Gwyn had himself a snappy little paean to Big Steve in yesterday's Globe and Mail, titled Some vital perspective on the economic record. Oddly enough, it appeared just as a recent research paper by economist Jim Stanford was getting some traction. Stanford's conclusion?
The Harper gang have been the worst stewards of Canada's economy in the post-war era.
Now if there's one thing Mr. Morgan hates almost as much as big government, it's lefty economists. Gywn comes to Harper's rescue by claiming that the hoo-ha over Harper's long-promised surplus having, at the eleventh hour, become a deficit, is taking a tiny tiny deficit and blowing it out of all perspective. "How significant is a $2.9 billion change in an $890 billion budget? The answer is that it amounts to less than a third of one percent," Gwyn dismissively informs us.

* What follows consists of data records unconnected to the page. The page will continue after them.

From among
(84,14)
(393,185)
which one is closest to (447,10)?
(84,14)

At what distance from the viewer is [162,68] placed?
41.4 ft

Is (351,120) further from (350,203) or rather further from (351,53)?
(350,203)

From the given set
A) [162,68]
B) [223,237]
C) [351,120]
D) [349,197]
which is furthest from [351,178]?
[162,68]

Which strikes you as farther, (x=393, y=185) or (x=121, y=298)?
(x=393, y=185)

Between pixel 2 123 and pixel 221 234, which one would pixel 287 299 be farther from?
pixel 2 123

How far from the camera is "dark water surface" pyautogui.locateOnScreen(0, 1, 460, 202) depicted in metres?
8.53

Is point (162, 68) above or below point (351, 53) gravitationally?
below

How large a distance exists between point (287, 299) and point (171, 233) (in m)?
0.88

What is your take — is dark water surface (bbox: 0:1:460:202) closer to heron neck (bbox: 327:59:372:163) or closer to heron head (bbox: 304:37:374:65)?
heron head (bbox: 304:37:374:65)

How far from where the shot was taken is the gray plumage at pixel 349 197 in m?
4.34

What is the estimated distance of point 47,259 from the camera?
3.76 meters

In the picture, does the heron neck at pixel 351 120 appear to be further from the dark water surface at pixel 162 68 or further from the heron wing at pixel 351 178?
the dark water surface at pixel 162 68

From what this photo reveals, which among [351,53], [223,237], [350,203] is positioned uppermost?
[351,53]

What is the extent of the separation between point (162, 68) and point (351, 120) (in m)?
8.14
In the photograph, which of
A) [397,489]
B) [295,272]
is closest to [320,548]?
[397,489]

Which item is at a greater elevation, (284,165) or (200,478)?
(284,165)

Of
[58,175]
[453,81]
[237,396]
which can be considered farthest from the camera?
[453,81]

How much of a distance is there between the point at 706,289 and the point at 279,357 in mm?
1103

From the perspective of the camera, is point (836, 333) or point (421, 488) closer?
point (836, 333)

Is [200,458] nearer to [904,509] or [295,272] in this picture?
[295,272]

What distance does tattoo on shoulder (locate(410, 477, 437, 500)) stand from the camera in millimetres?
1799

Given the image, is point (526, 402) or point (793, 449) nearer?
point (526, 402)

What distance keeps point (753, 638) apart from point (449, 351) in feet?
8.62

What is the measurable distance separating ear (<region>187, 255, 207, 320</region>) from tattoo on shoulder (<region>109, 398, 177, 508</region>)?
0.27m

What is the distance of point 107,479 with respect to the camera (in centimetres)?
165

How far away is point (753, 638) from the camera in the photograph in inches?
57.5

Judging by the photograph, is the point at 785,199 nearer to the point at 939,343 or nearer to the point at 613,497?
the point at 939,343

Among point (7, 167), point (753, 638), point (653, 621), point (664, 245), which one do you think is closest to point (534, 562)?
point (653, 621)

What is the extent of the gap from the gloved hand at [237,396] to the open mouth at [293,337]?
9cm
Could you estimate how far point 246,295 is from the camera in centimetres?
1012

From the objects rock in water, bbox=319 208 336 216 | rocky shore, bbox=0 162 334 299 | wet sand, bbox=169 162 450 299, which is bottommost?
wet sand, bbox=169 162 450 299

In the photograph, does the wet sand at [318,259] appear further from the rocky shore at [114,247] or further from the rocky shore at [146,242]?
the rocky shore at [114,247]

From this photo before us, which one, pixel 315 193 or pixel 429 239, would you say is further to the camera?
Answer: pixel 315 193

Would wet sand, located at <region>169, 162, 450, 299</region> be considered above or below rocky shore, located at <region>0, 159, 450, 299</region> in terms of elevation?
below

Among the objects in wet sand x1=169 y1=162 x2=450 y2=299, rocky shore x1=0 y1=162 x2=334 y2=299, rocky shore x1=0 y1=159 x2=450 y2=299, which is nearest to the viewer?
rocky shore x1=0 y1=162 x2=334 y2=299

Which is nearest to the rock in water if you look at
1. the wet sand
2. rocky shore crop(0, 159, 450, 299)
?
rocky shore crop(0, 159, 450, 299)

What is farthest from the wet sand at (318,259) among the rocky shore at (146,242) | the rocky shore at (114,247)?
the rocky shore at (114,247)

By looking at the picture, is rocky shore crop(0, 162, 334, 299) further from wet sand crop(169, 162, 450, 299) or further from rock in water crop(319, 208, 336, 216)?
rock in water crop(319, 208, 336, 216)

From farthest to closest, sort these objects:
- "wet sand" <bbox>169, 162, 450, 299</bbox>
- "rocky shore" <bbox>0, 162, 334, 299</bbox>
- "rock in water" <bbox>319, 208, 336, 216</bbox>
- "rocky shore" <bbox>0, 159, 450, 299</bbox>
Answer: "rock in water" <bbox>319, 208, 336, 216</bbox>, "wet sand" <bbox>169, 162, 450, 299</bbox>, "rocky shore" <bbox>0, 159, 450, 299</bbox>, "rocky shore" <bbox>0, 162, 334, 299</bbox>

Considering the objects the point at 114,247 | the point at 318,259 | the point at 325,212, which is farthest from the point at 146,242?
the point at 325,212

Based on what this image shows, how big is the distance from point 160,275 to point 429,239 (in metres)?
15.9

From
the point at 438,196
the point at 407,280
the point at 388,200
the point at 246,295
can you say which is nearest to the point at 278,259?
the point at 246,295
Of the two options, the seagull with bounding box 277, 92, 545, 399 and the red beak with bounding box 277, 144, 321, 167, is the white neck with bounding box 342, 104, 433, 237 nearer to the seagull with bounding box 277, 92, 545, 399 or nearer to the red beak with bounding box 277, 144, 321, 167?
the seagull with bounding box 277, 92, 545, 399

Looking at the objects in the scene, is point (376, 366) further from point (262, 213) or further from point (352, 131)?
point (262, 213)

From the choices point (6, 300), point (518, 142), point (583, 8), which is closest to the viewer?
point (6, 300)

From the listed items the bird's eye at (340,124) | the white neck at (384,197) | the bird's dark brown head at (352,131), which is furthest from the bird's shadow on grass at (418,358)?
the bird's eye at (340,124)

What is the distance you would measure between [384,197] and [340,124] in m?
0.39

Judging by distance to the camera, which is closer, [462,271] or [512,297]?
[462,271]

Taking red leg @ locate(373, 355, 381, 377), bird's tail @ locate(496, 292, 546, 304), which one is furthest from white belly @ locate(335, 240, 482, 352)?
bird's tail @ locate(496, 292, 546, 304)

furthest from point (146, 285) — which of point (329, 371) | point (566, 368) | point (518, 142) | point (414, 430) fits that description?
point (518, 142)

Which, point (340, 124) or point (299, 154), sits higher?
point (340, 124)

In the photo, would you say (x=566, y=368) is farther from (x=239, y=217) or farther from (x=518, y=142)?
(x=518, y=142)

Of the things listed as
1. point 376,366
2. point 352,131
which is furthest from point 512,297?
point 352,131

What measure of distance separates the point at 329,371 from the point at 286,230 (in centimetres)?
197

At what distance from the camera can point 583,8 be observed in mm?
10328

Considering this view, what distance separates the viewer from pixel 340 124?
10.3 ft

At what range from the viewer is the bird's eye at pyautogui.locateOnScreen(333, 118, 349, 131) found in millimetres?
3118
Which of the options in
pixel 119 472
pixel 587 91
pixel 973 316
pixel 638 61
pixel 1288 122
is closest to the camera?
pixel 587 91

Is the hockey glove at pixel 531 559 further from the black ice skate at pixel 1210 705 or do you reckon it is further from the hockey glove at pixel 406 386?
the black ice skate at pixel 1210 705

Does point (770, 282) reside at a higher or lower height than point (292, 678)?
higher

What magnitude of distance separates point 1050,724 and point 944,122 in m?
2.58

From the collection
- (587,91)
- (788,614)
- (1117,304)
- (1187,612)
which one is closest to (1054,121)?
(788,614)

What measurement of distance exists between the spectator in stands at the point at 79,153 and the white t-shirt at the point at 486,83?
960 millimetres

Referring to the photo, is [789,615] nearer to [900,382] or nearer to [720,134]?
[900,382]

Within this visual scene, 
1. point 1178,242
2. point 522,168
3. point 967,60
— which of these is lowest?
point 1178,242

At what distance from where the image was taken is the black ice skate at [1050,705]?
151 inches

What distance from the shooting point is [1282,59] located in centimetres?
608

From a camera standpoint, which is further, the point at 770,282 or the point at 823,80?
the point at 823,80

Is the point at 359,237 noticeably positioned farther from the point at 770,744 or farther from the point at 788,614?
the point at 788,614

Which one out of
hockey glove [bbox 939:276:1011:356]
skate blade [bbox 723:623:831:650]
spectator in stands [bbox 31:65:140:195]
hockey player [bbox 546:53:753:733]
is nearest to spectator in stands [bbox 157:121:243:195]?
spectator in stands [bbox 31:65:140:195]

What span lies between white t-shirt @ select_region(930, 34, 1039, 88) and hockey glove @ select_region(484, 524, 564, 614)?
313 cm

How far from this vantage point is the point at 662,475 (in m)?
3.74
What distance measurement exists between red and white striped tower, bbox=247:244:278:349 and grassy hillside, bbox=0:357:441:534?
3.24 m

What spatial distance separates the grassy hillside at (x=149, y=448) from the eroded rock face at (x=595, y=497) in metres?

Except Gwyn has one little fact wrong; the federal budget is about $620 billion less than the imaginary number he made up for his article. So that $2.9 billion trifle is over one percent, not "less than one third of 1 per cent."
That's the problem with folks who see "big government" as a monster hiding under the bed; it gets so much bigger in the imagination than it actually is in reality. Or maybe there's some "unreported budget" coming from the same wizards who invented that Harperite stroke of genius, the increase in "unreported crime."
Be that as it may, Gwyn does bring us some perspective. He's obviously a big-picture guy who doesn't fuss too much about the accuracy of the details... maybe that explains how tens of millions in bribe money wafted out of the SNC-Lavalin accounts while he was chair of the board of directors.